=== Text shown ===
Staff PicksAn Idiots Guide: Investing

An Idiots Guide: Investing

-

- Advertisment -spot_img

Some believe the stock market lies the key to riches. Others, the currency markets. Some just prefer sports betting or casinos. For the baby boomer generation, a rising stock market, the golden standard of pensions and housing boom in the UK has led to their demographic hitting the jackpot. For their children, many of whom are the millennial generation, they have not been so lucky. 

Baby boomers bought when the property market was comparatively very affordable against annual salaries. They were able to afford deposits and pay them off over 25 to 40 years. If you have no mortgage, then there is no reason to move. Many have gone on to buy a second home to move into or a holiday home and ended up not selling their original property because they didn’t have to, becoming accidental landlords in the process.

Many retired and didn’t move out. This reduces the supply of houses for sale, causing more buyers to chase after fewer properties, and hence, prices rose. Rising prices were also influenced by waves of Middle Eastern petrodollars, Russian oligarchs, corrupt despotic dictators and regimes throughout the world, Chinese, Malaysians, Indians and London reinventing itself as a World City with a large financial hub ‘The City’.

This rise in real estate in the 1980s 1990s and early 2000s has not been maintained.  Deposits are harder to save for based on the rise in earnings, and rent erodes that which can be saved by potential younger homeowners. Generous pension arrangements have been scrapped. We have had the Great Recession and the Dot Com bust. So where lies the answer to financial security?

Business Insider/Andy Kiersz

Millennials entering the inflated property market also suffered from slow to negative growth in property values. While rents continued to rise, straining capacity to save for a deposit, the stock market may have the answer for this lost generation of childless, pet owners living with their parents in their 30s.
===
◆ **Exercise prompt**
What term does the investing article use for baby boomers who bought another home but kept their original property?
=== Stored rows ===
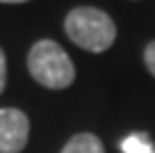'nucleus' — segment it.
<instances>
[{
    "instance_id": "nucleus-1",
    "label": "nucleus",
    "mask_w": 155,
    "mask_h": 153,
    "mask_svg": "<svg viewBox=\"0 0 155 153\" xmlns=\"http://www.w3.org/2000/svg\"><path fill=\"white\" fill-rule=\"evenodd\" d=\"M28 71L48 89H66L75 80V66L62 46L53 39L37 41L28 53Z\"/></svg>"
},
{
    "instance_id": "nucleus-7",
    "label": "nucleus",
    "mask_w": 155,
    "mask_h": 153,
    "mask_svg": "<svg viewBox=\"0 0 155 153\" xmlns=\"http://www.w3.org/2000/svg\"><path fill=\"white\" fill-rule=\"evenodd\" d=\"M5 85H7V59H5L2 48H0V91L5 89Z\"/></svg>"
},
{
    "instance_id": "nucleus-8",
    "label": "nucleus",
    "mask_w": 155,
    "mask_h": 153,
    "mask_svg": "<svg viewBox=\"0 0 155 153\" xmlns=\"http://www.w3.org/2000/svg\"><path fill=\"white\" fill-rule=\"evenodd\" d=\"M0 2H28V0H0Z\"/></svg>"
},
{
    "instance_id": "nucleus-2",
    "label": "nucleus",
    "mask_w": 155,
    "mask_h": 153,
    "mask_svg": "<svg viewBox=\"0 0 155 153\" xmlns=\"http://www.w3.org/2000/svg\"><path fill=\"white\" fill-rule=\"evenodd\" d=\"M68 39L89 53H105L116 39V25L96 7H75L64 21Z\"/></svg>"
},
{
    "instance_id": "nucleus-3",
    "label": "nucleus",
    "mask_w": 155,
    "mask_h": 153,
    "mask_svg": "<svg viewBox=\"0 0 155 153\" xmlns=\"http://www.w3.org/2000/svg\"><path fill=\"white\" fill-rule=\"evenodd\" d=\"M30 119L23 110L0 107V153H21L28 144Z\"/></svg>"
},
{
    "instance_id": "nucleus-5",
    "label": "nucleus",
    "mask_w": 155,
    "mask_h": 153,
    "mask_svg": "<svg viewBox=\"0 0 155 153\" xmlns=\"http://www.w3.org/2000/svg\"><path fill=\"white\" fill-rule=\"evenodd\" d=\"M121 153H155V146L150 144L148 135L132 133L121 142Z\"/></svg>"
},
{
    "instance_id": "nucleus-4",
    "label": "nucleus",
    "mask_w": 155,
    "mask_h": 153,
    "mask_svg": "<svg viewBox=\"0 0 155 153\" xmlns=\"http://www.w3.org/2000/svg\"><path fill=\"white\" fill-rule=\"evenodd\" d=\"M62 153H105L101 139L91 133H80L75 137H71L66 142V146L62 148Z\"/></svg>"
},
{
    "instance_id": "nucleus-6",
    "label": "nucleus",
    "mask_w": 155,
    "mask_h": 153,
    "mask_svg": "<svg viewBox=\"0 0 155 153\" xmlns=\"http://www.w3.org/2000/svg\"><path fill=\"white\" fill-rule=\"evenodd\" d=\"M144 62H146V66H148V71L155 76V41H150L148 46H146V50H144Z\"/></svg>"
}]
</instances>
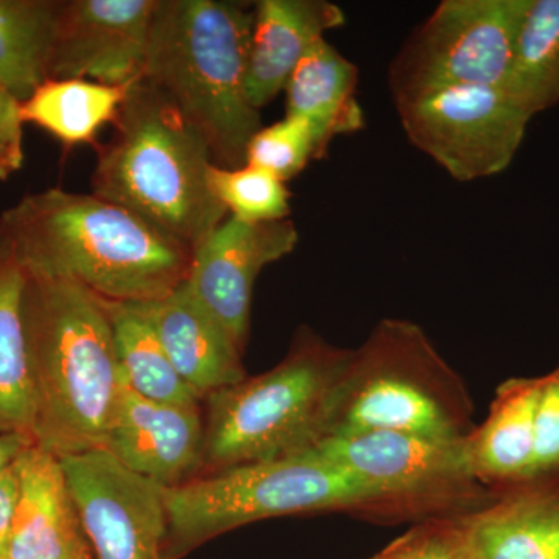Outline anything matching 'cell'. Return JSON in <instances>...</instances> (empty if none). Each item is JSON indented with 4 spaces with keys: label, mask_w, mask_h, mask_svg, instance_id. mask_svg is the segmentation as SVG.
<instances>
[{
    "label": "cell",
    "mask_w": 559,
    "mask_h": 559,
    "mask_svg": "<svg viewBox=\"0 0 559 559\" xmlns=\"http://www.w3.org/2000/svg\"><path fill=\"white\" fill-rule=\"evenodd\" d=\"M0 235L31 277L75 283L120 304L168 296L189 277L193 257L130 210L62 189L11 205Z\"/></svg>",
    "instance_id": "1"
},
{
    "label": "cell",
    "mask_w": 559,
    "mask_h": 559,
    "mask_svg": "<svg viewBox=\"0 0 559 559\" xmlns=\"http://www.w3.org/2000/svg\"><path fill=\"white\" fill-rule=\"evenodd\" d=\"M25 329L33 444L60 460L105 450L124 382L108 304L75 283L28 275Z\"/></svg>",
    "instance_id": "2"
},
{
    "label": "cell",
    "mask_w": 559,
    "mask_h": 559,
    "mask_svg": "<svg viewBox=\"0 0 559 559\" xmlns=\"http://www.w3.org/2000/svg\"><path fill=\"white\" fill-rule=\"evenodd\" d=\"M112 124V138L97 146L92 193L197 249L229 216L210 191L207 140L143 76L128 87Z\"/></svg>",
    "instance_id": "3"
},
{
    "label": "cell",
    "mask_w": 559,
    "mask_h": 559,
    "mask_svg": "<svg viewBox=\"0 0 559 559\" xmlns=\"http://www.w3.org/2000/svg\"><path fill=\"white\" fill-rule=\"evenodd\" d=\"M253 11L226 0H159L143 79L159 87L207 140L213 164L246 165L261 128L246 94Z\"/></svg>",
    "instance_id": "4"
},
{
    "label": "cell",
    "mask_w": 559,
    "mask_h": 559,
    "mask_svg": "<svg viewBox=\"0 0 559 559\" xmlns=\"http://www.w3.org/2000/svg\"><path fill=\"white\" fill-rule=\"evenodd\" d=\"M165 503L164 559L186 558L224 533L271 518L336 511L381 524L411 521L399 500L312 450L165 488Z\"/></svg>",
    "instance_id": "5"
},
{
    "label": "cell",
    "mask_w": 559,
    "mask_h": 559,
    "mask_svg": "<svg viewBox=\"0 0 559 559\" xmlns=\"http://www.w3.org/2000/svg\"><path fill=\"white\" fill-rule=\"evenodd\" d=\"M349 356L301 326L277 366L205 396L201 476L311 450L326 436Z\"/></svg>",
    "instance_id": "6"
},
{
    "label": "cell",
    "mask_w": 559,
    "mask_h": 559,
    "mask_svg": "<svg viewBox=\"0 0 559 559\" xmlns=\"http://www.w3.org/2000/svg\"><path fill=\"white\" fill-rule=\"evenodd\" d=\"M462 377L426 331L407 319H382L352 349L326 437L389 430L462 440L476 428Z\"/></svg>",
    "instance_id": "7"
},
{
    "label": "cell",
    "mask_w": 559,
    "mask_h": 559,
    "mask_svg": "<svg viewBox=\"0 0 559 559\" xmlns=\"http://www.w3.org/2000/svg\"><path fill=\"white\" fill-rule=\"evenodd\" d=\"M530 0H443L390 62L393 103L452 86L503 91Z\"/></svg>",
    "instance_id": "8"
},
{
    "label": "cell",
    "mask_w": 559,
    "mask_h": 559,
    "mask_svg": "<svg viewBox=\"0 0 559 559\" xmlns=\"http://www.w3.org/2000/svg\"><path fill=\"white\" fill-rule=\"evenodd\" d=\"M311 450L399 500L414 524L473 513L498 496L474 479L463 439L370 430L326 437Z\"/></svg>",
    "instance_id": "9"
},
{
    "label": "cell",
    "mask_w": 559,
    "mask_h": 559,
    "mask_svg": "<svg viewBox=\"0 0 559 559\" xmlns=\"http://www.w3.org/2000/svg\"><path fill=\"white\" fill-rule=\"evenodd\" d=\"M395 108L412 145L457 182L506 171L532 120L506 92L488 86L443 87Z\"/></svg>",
===
◆ **Exercise result**
Accidental landlords.